And I speak from experience. Ten years ago, I had reached a point in my career that felt either like a dead-end or a turning point – I wasn’t sure which. By then, I had spent 25 years as a gerontologist. I was professionally occupied with all things aging. I conducted research using longitudinal data sets and sophisticated statistical analyses. I developed and evaluated programs to improve older people’s lives. I taught courses and gave lectures on aging. I opined on policy issues affecting our aging society. So what was the revelation?
I never talked to old people.
My research kept me at more than an arm’s length from living, breathing individuals in their seventies and beyond. Hired interviewers spoke with my respondents (or I used even more distant secondary data sets), and my “engagement” with real people involved checking codes and running statistics. Distant from me was the living, breathing human who reported her buoyant life satisfaction or his high level of caregiver stress. I suddenly felt an urge to go out into the world of people in the eighth decade of life and beyond, and listen to what they had to say.
I couldn’t decide what to do, so I sought out Henry. Standing just a little over five feet tall and equipped with two hearing aids, Henry might not have seemed an imposing figure. But he was one of the leading developmental psychologists of his era, and he still came into the office every day to conduct research. Henry was cagey about his age, but I knew from talking with his wife that he had recently turned 93. On a whim, I asked him if we could have lunch. While he ate a green salad and I a cheeseburger, I let it all come out. Could I embrace this kind of risk, move from writing scientific articles in turgid academic prose, and take the step of writing a book? And a non-academic book, at that? And if I didn’t, would I regret it when I was his age?
He stopped me with the single word “yes.” Yes, he said, I would regret it if I did not take this leap, just as he regretted opportunities in his life that he had let slip by. He assured me that at his age, I would be much more likely to regret something that I had not done than something I had. And so I stepped away from the computer and the statistical software packages and went on a search for the practical wisdom of older people. Ten years, 2000 interviews, and two books later, I was not disappointed.

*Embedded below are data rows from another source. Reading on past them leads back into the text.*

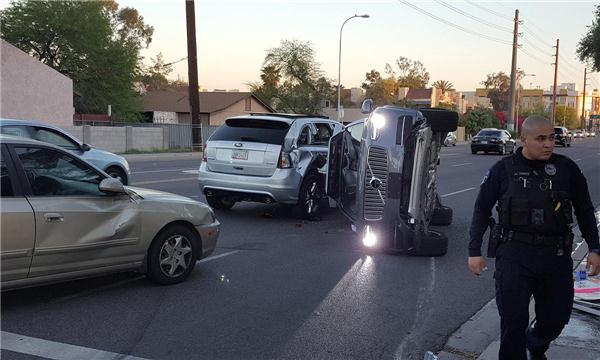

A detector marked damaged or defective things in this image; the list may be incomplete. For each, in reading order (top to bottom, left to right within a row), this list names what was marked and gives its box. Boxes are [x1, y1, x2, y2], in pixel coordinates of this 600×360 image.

overturned suv [326, 100, 458, 255]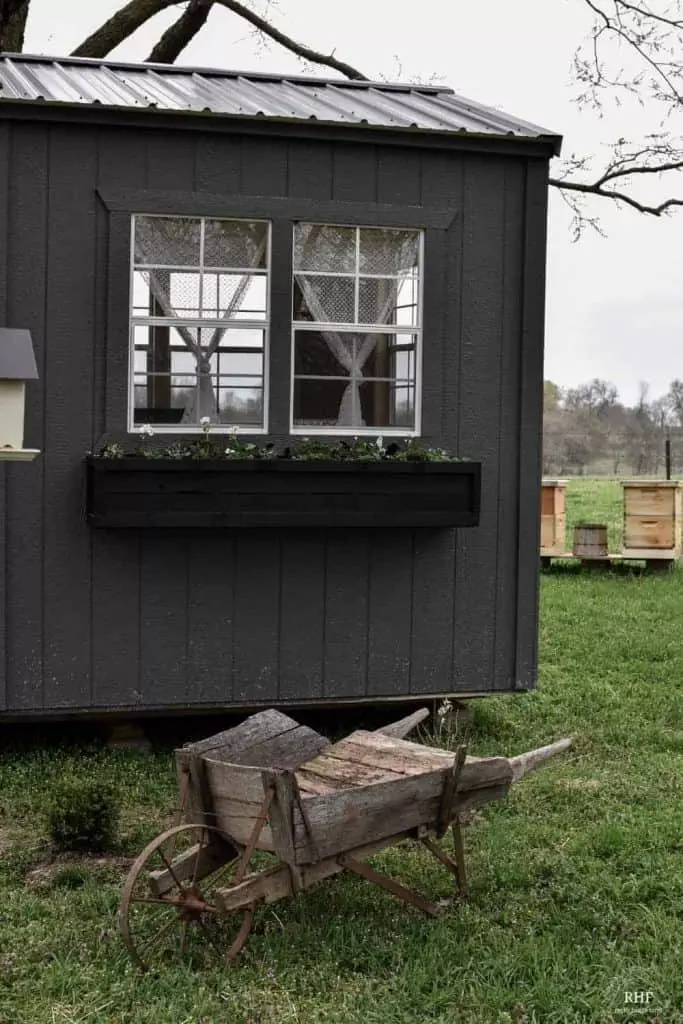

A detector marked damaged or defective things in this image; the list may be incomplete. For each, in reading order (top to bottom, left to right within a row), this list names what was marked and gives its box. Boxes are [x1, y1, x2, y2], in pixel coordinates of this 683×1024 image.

rusty metal wheel [117, 823, 255, 966]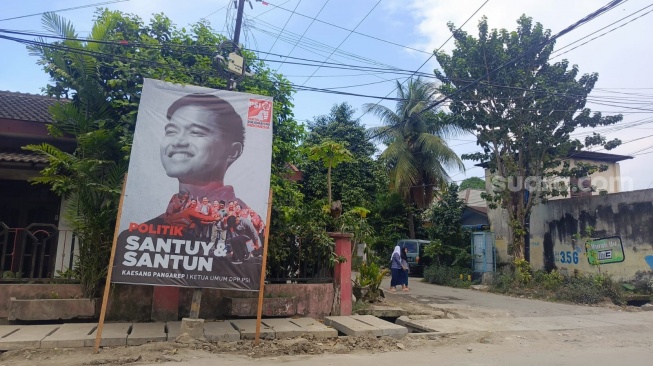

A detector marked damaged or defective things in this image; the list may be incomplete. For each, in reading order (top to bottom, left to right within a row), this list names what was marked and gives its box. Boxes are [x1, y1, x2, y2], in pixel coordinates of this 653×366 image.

broken concrete slab [0, 324, 59, 350]
broken concrete slab [40, 324, 97, 348]
broken concrete slab [85, 324, 131, 346]
broken concrete slab [125, 322, 166, 344]
broken concrete slab [204, 320, 239, 344]
broken concrete slab [230, 320, 274, 340]
broken concrete slab [262, 318, 304, 338]
broken concrete slab [292, 318, 338, 338]
broken concrete slab [324, 314, 384, 338]
broken concrete slab [352, 314, 408, 338]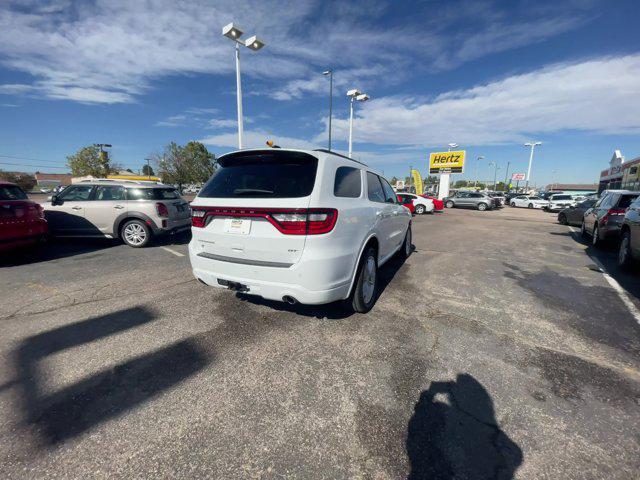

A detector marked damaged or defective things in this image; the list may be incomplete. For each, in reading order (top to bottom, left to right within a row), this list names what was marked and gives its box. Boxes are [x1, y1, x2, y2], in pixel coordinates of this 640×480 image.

cracked pavement [1, 211, 640, 480]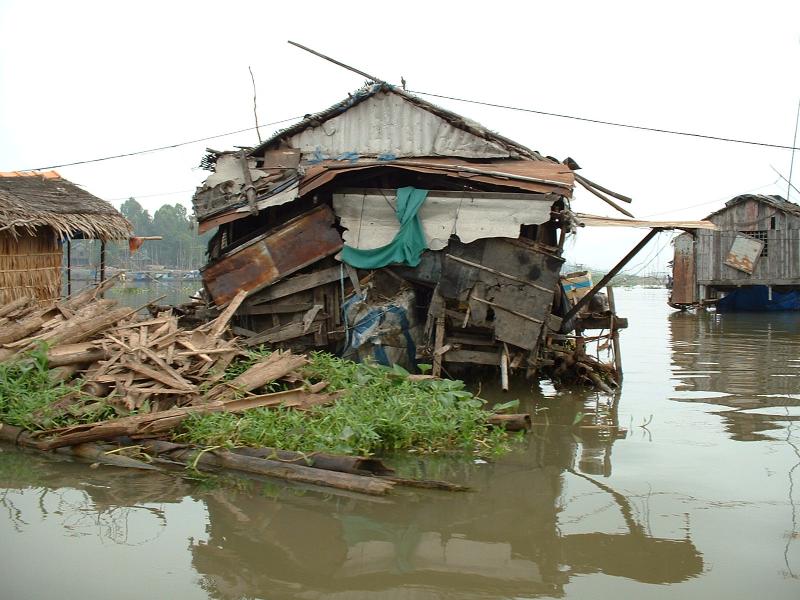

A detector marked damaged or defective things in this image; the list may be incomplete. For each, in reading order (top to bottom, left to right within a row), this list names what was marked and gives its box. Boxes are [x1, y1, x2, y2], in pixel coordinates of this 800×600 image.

broken roof edge [250, 83, 548, 162]
torn metal panel [334, 190, 552, 251]
torn metal panel [580, 211, 716, 230]
broken roof edge [576, 214, 720, 231]
rusted metal sheet [202, 205, 342, 304]
torn metal panel [202, 205, 342, 308]
rusted metal sheet [672, 232, 696, 302]
rusted metal sheet [724, 233, 764, 276]
torn metal panel [724, 233, 764, 276]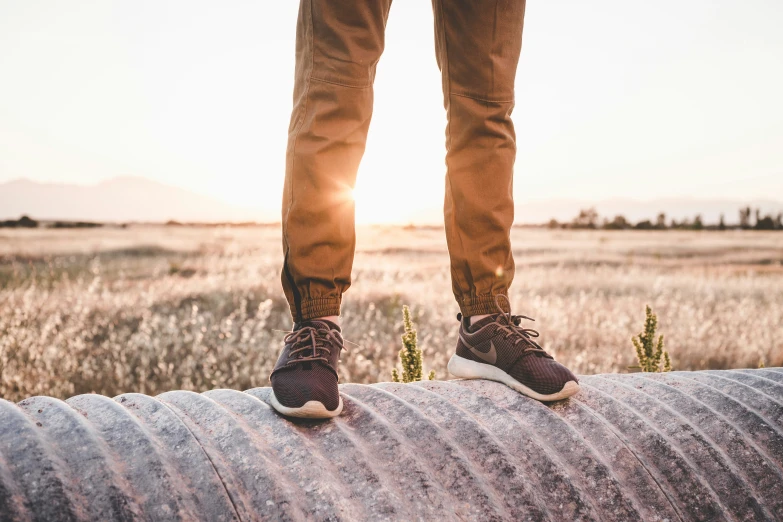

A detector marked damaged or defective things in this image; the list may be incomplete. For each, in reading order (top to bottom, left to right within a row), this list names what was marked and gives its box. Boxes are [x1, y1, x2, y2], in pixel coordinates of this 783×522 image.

rusty metal pipe [1, 368, 783, 516]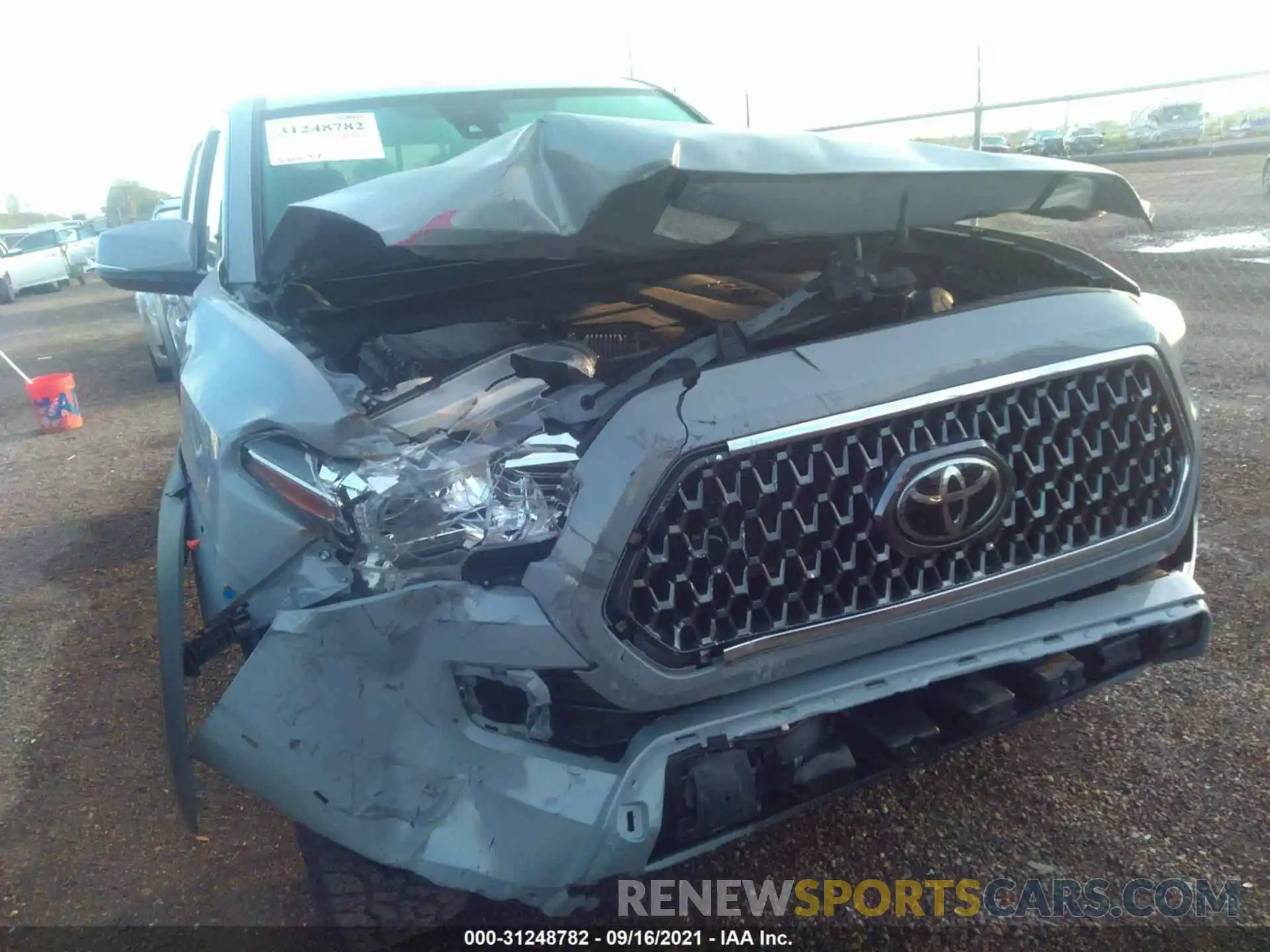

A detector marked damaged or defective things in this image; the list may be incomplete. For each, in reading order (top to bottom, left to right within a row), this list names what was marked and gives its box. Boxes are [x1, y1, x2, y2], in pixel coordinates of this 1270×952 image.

crumpled hood [263, 112, 1154, 283]
damaged toyota tacoma [94, 82, 1206, 931]
broken plastic bumper [188, 566, 1212, 915]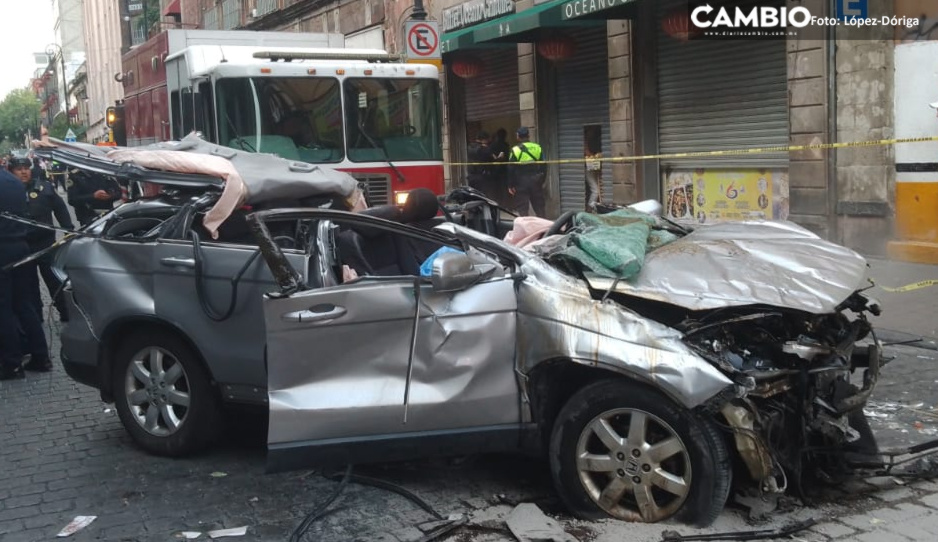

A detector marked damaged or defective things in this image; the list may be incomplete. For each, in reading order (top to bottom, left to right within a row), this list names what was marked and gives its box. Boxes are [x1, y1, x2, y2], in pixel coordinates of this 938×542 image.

crushed car hood [580, 220, 868, 314]
torn metal panel [588, 221, 868, 314]
wrecked silver suv [42, 140, 876, 528]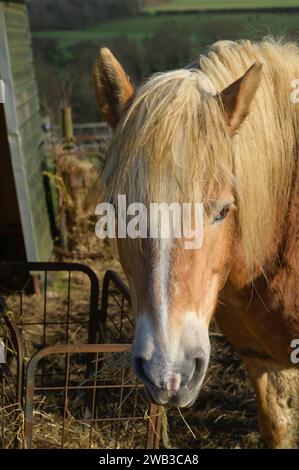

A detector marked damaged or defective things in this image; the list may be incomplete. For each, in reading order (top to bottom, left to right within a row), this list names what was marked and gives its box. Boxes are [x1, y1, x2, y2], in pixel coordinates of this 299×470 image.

rusty metal gate [0, 262, 162, 450]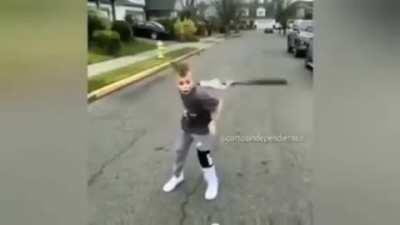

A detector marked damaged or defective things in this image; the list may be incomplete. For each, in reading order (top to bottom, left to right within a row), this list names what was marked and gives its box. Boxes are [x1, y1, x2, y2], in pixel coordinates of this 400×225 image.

road crack [86, 129, 146, 185]
road crack [179, 176, 203, 225]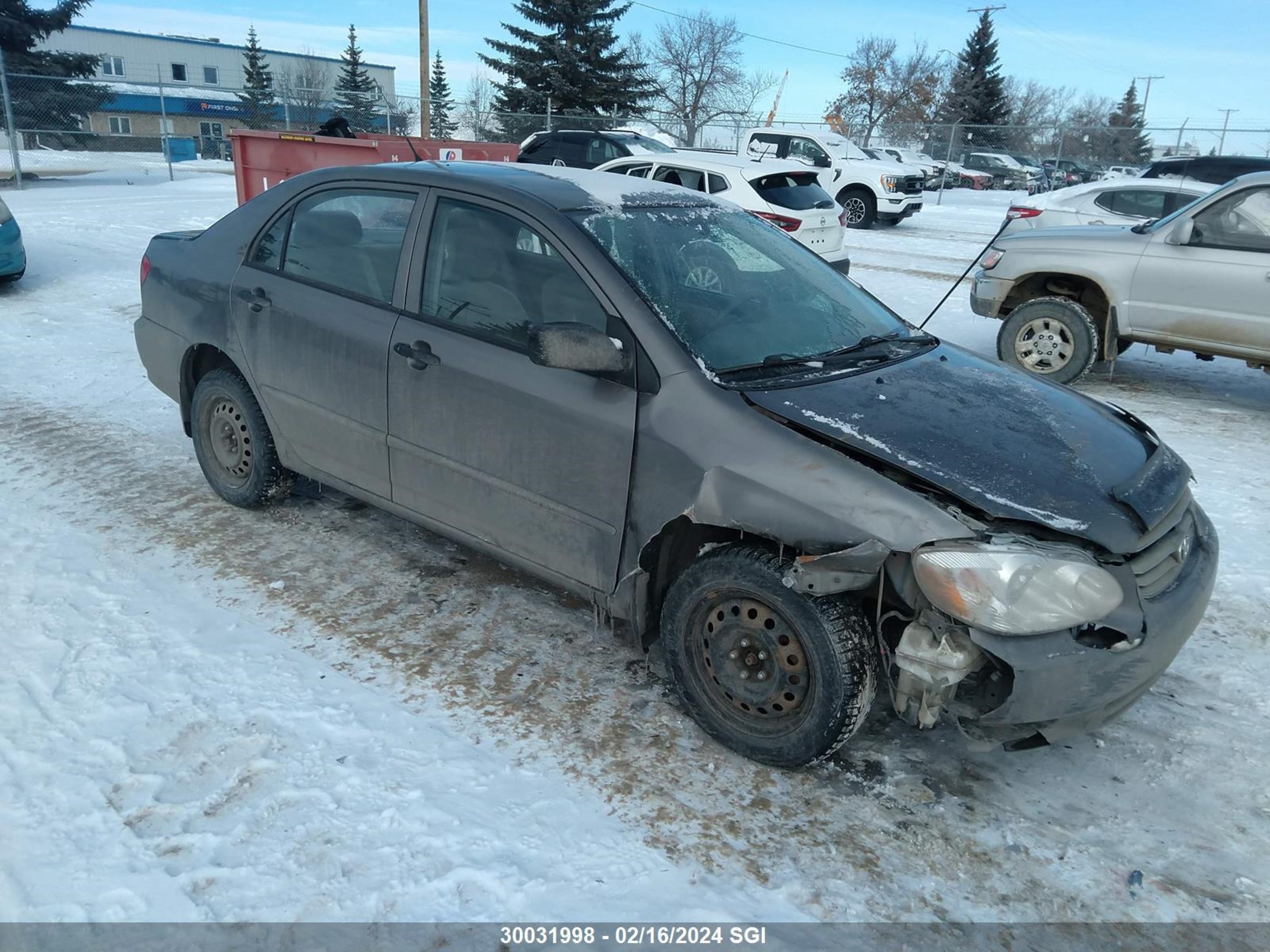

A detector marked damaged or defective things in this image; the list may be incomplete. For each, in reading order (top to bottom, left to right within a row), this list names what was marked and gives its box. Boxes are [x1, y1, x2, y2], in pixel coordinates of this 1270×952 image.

damaged grey sedan [134, 162, 1214, 766]
broken headlight [914, 541, 1122, 637]
crushed front bumper [960, 503, 1219, 751]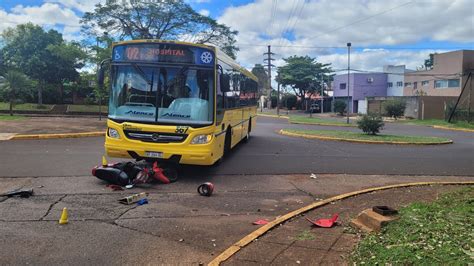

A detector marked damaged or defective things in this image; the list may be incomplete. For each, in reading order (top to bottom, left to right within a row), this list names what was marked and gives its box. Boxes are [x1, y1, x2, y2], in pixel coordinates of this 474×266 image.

overturned motorcycle [91, 160, 179, 187]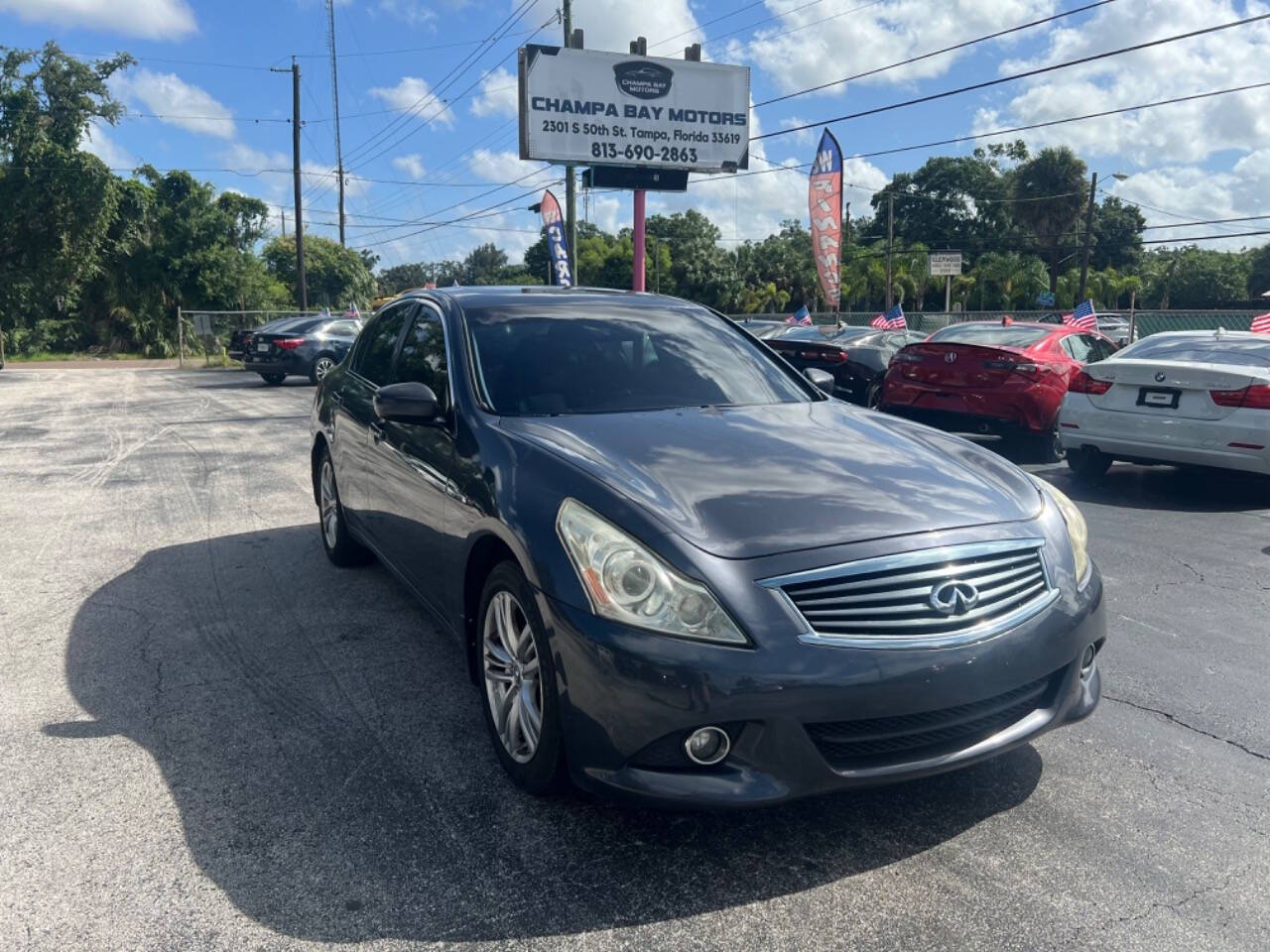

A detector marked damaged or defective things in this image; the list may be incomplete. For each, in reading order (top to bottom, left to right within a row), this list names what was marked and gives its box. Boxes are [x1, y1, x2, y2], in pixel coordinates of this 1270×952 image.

parking lot crack [1103, 694, 1270, 762]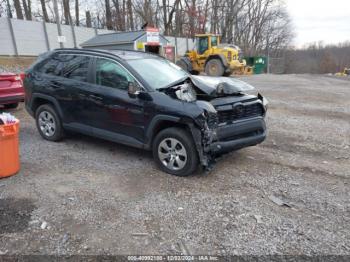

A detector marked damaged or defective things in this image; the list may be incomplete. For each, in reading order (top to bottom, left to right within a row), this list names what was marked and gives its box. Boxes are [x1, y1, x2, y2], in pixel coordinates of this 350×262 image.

damaged black suv [23, 49, 268, 176]
crushed front bumper [208, 117, 266, 155]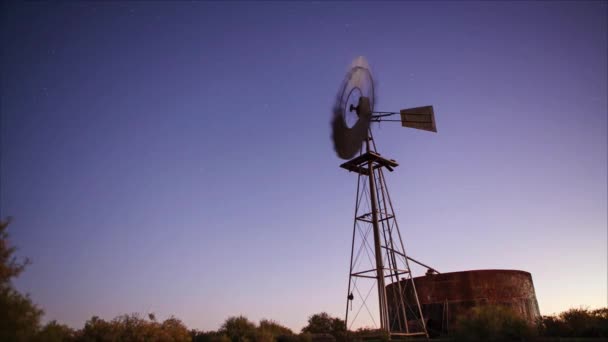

Sometimes things turn out to be less complicated than they seem. In preparation for my research, I plowed through books that promised to help me find my life purpose in a short six or eight weeks; books that offered to show me my purpose in a set of steps or exercises; and more books that simply exhorted me to find that purpose and do it now! Along the way, I have learned that I would be helped by synchronicities, purpose boot camps, life portfolios, and in a number of books by divine inspiration. Maybe, I realized, it can be much simpler than that.
Why not begin with an activity as old as the human race: Asking the advice of the oldest people you know? Because older people have one thing that the rest of us do not: They have lived their lives. They have been where we haven’t. Indeed, people who have experienced most of a long life are in an ideal position to assess what “works” and what doesn’t for finding a direction. It is impossible for a younger person to know about the entire course of life as deeply and intimately as an older person does. They bring to our contemporary problems and choices perspectives from a different time. These insights can make a world of difference to us. So find someone who mirrors your image of your future self and ask about your direction – you won’t regret it.